YOUR OBJECTIVE -> Locate each line in the entries below that contains the string "cookie" and copy it out. Treat the match as case-sensitive.

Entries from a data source
########

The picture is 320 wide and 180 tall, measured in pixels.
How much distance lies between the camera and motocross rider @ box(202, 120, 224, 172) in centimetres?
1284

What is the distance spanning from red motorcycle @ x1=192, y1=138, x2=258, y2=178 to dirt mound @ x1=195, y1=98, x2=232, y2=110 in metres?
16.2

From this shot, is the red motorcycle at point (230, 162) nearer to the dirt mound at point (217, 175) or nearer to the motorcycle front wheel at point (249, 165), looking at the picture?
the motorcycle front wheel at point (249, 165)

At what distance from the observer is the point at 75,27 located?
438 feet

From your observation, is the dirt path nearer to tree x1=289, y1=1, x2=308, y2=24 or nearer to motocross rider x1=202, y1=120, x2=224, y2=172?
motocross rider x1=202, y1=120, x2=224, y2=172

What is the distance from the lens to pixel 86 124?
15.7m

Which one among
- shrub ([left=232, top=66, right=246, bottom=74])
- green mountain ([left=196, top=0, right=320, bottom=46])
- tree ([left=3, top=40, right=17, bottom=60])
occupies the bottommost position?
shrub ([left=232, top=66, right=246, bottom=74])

########

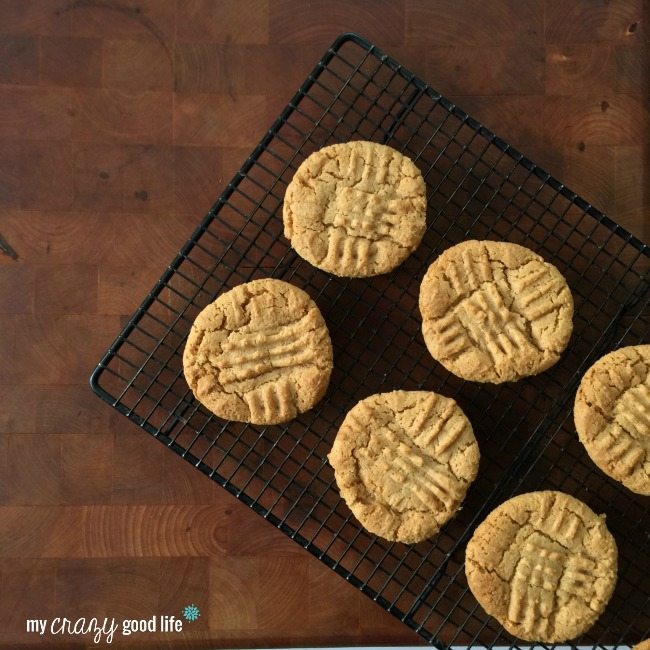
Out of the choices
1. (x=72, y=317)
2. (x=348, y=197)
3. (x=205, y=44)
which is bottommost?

########

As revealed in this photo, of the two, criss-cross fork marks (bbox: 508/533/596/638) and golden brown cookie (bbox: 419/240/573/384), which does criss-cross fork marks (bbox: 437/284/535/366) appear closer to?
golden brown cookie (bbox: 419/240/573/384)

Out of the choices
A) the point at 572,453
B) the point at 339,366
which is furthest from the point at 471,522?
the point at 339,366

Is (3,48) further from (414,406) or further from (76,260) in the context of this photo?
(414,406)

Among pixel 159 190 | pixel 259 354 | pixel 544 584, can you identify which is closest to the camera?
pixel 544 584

########

OUTPUT ->
As revealed in this photo, of the two, criss-cross fork marks (bbox: 508/533/596/638) and golden brown cookie (bbox: 419/240/573/384), which does criss-cross fork marks (bbox: 437/284/535/366) appear closer to?
golden brown cookie (bbox: 419/240/573/384)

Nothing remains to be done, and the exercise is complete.